Steal from the dead, spend a night with the dead
Pixar’s Coco invites viewers into a lively world where our ancestors reside in relative harmony
Directed by Lee Unkrich
Music composed by Michael Giacchino
Screenplay by Matthew Aldrich and Adrian Molina
Rated PG, Now Playing
The world of Pixar’s Coco is incredible. It seems as if no aspect of the Mexican Day of the Dead, or Día de los Muertos, is overlooked. The movie’s central holiday is ever-present in backgrounds rich in color and detail. Panoramas throughout the film include a traditionally decorated neighborhood; a sprawling, glittery graveyard; and a set of huge bridges made of glowing marigold petals that lead into the vibrant city of the afterlife.
Coco stars Miguel (Anthony Gonzalez), a boy who yearns to emulate his idol, the legendary guitarist Ernesto de la Cruz (Benjamin Bratt). Unfortunately, Miguel’s relatives expect him to become a shoemaker. He is forbidden to play music — he’s warned early on that his great-great grandfather did just that and ended up abandoning his family. Because Miguel’s ancestor turned his back on his family members, they turned their backs on him; his picture is omitted from the family’s ofrenda, a sacred altar that invites the deceased into the living world on Día de los Muertos.
However, Miguel is convinced that his great-great grandfather did a good thing in pursuing music. He delves into his family history, and his curiosity ends up trapping him in the realm of the dead. It takes teaming up with a desperate skeleton named Hector (Gael García Bernal) (and most of the movie) for Miguel to return to the land of the living and discover some truths about family.
As Pixar movies often do, Coco toys with thoughtful themes. There are stark contrasts, for example, in how certain characters exist in the afterlife. Some of them are happy, mansion-owning souls; others are desolate inhabitants of slums, waiting to experience a ‘final death’ when they are forgotten. But appearances, of course, aren’t everything — Miguel’s journey teaches him how to see past a cross-generational misunderstanding.

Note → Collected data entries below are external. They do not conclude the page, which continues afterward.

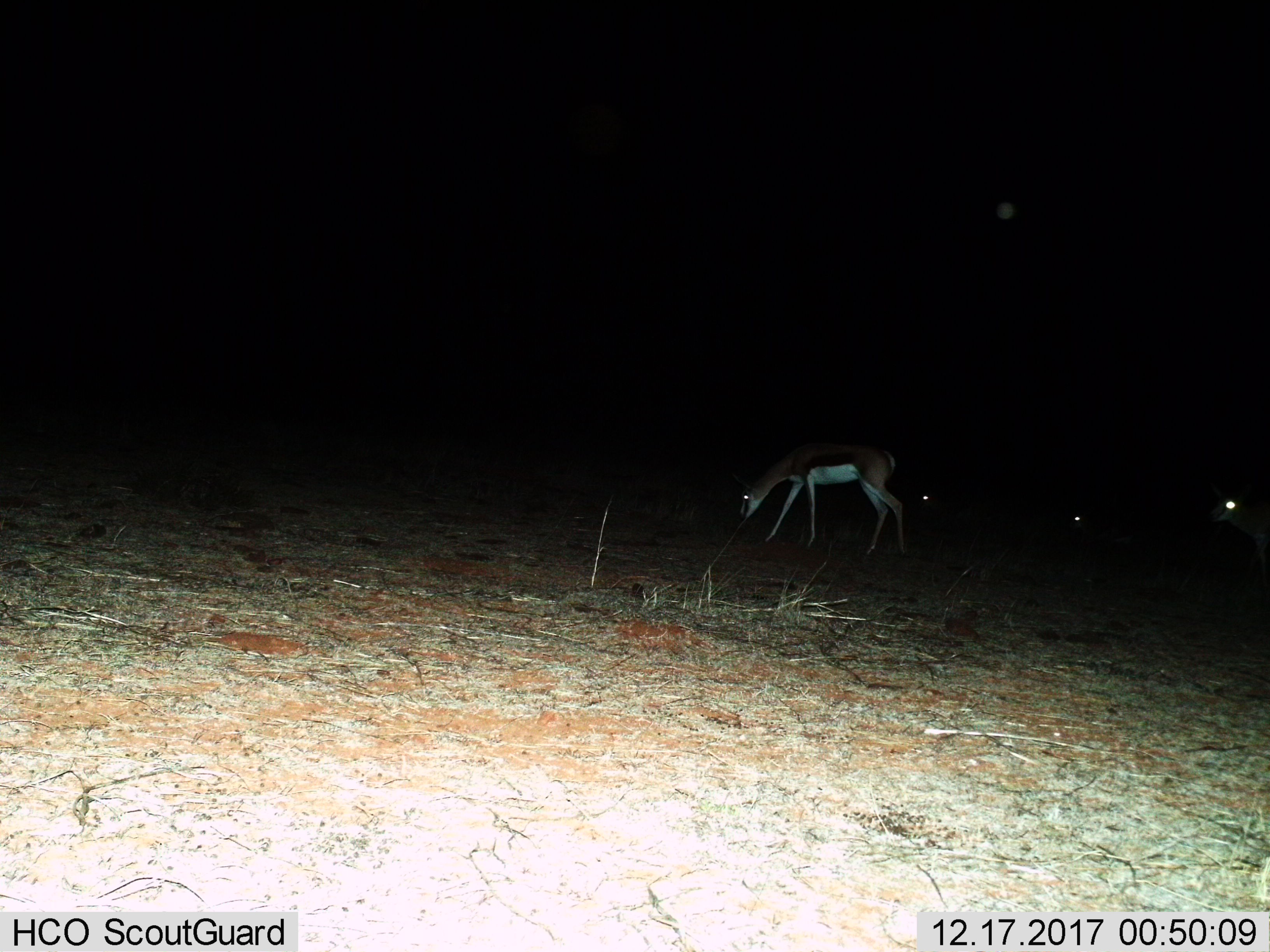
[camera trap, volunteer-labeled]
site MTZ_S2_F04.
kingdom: Animalia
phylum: Chordata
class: Mammalia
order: Artiodactyla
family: Bovidae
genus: Antidorcas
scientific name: Antidorcas marsupialis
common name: springbok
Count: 4.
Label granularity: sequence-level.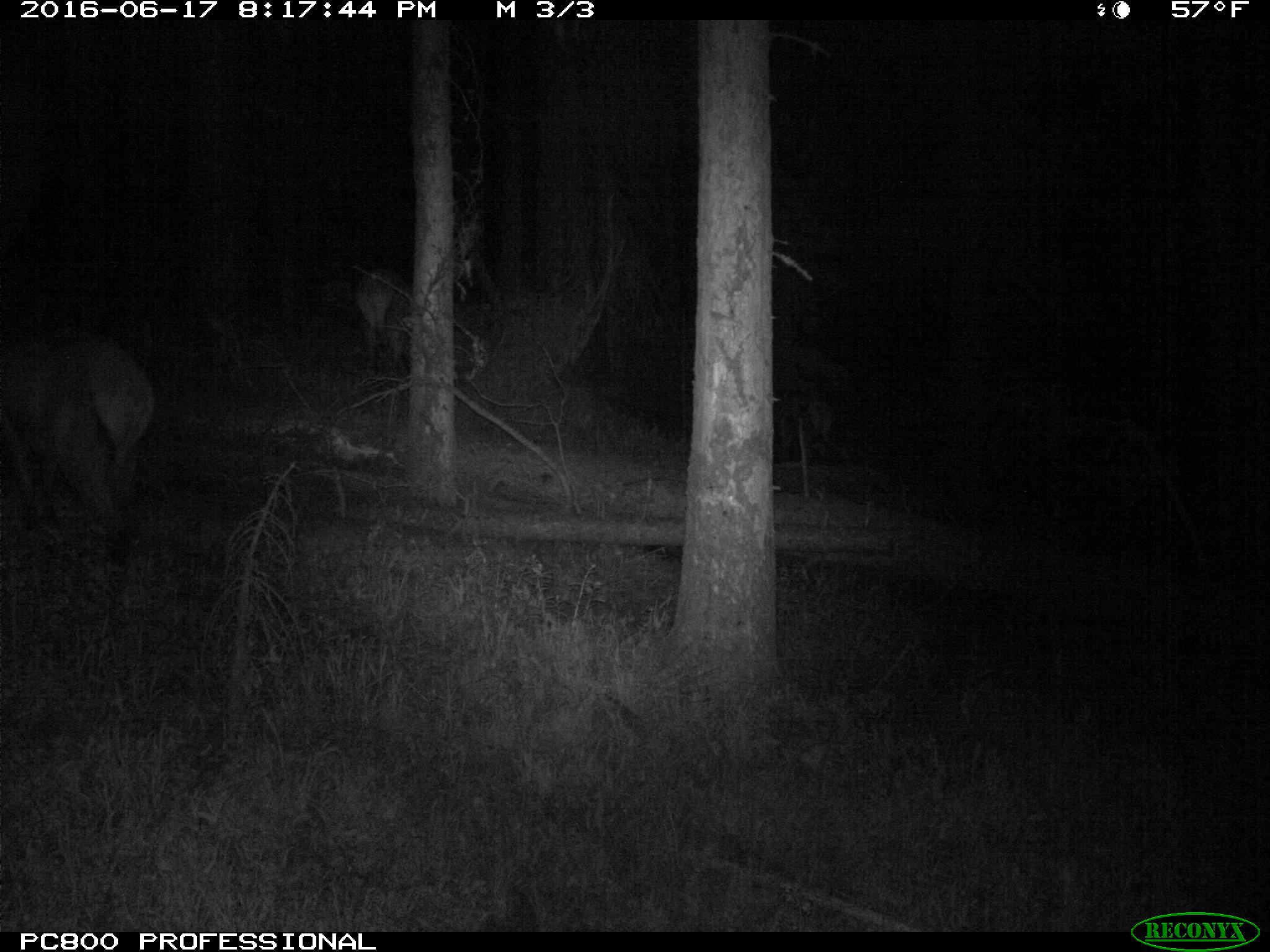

Ultimately, the knowledge Miguel gains by the closing sequence is not unheard of: we should pursue the truth, and our dreams, while maintaining supportive relationships with those around us. But his path to those lessons is important, and definitely worth watching, with its practically-flawless graphics and gorgeous tunes. This movie made us cry so many tears that it was hard to see the screen — but hard not to see Coco being a hit for audiences everywhere.